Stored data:

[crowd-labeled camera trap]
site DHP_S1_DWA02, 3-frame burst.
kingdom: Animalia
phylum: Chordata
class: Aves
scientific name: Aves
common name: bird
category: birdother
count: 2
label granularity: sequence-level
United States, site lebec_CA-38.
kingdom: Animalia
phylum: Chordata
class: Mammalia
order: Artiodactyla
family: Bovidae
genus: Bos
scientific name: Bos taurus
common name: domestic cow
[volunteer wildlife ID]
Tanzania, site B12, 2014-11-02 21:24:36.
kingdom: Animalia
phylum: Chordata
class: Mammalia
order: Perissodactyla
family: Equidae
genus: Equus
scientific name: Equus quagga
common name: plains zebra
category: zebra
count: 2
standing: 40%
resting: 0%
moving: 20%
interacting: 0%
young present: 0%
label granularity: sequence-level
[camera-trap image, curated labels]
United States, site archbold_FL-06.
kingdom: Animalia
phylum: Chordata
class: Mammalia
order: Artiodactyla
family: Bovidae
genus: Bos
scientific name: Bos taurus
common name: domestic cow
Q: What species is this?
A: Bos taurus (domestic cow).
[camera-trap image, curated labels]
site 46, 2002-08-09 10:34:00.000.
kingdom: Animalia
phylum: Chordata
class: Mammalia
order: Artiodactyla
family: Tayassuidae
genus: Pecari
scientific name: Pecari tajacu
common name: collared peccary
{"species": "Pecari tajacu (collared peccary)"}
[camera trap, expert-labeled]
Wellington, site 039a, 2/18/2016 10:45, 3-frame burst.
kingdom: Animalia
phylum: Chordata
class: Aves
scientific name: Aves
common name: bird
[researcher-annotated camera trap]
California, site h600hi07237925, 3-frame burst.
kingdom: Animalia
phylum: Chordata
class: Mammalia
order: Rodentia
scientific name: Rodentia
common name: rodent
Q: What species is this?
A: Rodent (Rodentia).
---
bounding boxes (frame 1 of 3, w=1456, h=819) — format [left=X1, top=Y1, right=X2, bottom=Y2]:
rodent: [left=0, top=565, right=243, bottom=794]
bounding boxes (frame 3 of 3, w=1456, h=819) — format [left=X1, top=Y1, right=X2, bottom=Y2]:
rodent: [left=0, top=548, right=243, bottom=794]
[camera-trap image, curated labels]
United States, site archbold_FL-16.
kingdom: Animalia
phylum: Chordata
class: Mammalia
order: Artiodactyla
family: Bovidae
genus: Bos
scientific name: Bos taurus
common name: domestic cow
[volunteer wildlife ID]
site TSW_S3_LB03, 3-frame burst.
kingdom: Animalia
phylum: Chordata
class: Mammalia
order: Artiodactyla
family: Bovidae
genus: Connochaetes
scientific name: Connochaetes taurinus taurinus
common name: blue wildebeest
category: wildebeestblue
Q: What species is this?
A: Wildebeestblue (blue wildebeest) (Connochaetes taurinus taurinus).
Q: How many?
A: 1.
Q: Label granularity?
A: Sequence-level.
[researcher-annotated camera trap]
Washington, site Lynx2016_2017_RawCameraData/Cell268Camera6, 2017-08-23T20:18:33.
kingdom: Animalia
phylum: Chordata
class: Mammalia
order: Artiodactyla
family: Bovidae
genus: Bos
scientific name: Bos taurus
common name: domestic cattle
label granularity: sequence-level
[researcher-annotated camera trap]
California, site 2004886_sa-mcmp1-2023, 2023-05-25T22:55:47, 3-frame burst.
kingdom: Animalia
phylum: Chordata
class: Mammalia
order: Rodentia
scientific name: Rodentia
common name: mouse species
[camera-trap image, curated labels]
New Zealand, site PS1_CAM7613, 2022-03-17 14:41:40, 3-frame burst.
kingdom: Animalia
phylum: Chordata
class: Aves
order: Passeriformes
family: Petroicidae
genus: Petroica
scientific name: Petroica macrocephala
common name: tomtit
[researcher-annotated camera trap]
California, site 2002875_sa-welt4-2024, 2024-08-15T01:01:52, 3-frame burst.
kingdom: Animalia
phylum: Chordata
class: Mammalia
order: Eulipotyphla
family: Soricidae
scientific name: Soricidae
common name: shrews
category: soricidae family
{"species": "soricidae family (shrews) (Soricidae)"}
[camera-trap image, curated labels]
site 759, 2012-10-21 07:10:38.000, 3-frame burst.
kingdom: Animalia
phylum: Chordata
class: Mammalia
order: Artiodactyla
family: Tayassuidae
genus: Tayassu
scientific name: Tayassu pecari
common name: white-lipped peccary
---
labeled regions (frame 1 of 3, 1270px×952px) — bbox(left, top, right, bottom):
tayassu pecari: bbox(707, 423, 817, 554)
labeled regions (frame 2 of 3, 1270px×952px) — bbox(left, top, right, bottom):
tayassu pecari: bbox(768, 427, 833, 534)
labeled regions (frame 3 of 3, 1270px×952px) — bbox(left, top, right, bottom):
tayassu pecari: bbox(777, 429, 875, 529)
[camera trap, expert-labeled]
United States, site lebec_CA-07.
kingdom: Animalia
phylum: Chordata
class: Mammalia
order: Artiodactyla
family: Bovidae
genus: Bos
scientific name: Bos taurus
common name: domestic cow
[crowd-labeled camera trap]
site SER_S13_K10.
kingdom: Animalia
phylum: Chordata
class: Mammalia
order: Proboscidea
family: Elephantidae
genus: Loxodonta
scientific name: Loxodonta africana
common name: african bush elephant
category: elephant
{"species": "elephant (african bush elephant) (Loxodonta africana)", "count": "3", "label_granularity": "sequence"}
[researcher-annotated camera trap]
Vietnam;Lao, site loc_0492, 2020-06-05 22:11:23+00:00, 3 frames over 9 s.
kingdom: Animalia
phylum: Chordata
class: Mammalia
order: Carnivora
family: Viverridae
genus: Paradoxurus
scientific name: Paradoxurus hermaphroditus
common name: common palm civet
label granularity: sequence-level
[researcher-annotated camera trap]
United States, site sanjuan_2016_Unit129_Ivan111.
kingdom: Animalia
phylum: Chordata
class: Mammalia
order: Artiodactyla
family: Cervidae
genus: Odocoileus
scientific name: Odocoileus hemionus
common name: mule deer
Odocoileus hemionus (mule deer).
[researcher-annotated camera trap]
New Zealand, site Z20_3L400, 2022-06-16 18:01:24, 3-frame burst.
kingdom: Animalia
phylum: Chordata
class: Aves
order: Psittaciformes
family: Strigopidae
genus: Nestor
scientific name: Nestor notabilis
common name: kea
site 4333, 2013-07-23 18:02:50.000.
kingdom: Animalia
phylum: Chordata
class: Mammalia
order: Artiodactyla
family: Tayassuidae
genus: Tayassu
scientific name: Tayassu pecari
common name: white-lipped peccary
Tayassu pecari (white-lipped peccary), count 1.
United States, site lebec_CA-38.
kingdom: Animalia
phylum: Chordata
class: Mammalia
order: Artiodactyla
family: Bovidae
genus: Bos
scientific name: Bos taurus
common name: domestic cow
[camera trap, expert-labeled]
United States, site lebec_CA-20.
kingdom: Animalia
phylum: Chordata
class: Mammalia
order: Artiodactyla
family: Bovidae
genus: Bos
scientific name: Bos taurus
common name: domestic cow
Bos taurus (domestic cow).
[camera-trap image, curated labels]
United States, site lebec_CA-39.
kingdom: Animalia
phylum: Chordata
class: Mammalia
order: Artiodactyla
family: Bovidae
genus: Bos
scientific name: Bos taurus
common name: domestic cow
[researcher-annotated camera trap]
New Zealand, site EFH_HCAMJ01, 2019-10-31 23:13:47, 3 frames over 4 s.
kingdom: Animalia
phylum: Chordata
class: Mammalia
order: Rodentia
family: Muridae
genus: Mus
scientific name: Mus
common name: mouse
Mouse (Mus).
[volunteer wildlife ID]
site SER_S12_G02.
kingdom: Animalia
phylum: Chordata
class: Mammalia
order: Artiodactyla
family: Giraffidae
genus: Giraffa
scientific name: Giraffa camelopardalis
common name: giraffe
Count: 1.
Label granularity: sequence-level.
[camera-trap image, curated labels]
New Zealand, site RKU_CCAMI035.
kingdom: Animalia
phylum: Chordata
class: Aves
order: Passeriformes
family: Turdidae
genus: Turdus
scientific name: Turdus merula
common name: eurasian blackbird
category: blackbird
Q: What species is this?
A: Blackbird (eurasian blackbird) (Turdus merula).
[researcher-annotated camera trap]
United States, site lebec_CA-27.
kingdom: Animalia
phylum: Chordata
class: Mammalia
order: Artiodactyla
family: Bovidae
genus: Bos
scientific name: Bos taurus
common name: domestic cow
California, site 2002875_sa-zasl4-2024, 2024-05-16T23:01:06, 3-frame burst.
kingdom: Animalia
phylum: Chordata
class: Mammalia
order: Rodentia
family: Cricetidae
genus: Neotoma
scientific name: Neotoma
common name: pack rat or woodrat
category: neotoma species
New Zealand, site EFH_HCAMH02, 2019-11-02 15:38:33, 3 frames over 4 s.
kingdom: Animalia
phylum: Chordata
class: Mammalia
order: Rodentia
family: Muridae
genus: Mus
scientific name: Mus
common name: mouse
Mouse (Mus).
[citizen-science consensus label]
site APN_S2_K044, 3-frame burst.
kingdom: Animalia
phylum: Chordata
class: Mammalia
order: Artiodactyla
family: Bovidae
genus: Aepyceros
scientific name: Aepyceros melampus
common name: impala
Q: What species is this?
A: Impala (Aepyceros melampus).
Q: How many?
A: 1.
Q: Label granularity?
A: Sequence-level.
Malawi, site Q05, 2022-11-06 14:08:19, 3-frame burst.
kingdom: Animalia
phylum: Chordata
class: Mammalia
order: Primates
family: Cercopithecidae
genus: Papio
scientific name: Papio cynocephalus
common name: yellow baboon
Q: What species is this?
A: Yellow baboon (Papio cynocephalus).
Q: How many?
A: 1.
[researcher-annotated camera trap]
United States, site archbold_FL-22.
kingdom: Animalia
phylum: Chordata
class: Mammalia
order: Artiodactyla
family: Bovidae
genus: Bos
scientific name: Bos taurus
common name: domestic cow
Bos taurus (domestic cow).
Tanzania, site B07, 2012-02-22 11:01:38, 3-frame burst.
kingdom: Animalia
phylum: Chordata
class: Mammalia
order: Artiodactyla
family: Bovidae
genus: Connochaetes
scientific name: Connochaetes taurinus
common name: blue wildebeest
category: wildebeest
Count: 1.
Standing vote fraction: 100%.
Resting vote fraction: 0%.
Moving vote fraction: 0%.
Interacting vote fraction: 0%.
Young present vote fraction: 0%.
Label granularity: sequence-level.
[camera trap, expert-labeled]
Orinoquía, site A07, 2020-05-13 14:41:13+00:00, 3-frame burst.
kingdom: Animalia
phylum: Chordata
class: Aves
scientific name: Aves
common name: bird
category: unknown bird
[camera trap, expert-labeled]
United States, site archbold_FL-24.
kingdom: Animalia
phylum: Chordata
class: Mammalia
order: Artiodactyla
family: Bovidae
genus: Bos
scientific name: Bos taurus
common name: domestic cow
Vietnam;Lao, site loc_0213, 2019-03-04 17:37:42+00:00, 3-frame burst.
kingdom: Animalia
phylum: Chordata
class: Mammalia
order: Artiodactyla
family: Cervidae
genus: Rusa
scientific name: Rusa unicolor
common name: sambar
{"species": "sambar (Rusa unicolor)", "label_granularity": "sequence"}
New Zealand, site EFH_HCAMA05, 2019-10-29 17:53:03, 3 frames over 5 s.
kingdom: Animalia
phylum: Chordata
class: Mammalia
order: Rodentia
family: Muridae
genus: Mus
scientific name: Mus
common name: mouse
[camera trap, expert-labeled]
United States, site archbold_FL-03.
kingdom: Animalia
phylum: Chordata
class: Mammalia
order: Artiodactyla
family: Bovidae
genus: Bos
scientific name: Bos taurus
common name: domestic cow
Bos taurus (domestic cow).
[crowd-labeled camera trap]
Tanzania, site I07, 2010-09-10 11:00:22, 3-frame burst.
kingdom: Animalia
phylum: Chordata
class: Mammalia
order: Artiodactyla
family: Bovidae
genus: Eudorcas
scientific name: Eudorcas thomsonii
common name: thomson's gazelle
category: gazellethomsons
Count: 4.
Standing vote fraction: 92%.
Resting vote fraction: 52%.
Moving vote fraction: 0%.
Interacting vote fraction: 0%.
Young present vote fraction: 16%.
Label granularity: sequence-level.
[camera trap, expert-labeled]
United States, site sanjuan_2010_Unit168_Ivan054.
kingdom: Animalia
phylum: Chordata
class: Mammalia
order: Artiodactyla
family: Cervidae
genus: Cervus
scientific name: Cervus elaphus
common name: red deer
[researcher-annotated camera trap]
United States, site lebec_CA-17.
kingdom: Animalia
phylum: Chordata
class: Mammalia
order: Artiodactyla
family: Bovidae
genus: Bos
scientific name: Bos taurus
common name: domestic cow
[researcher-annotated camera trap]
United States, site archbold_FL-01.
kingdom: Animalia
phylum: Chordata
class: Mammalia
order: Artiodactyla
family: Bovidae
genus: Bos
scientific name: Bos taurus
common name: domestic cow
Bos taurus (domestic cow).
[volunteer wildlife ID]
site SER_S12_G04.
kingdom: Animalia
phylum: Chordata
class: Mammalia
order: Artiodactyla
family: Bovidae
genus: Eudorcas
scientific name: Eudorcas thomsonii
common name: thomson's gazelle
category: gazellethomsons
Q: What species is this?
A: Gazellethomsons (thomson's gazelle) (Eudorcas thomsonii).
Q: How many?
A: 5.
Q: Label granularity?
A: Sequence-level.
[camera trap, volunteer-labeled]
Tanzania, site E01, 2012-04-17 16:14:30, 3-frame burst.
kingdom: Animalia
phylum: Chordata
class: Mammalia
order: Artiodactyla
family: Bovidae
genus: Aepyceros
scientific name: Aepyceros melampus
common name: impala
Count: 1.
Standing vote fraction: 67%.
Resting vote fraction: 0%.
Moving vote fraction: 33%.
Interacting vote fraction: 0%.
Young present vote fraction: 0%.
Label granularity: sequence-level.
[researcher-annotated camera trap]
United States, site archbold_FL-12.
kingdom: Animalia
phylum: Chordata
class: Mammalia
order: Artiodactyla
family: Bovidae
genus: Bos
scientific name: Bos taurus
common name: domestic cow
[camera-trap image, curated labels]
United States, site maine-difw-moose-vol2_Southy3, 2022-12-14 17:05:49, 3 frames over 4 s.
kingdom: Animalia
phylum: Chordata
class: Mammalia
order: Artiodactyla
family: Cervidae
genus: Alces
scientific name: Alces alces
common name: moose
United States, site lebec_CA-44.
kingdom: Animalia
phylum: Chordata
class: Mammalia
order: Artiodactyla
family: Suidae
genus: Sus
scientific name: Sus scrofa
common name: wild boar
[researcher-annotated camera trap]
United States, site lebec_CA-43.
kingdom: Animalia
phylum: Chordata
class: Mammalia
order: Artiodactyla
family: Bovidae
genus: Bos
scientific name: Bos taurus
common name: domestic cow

Problem to work on
The word "category" appears in some lines of the data. Copy every one of those lines.

Worked solution
category: birdother
category: zebra
category: wildebeestblue
category: soricidae family
category: elephant
category: blackbird
category: neotoma species
category: wildebeest
category: unknown bird
category: gazellethomsons
category: gazellethomsons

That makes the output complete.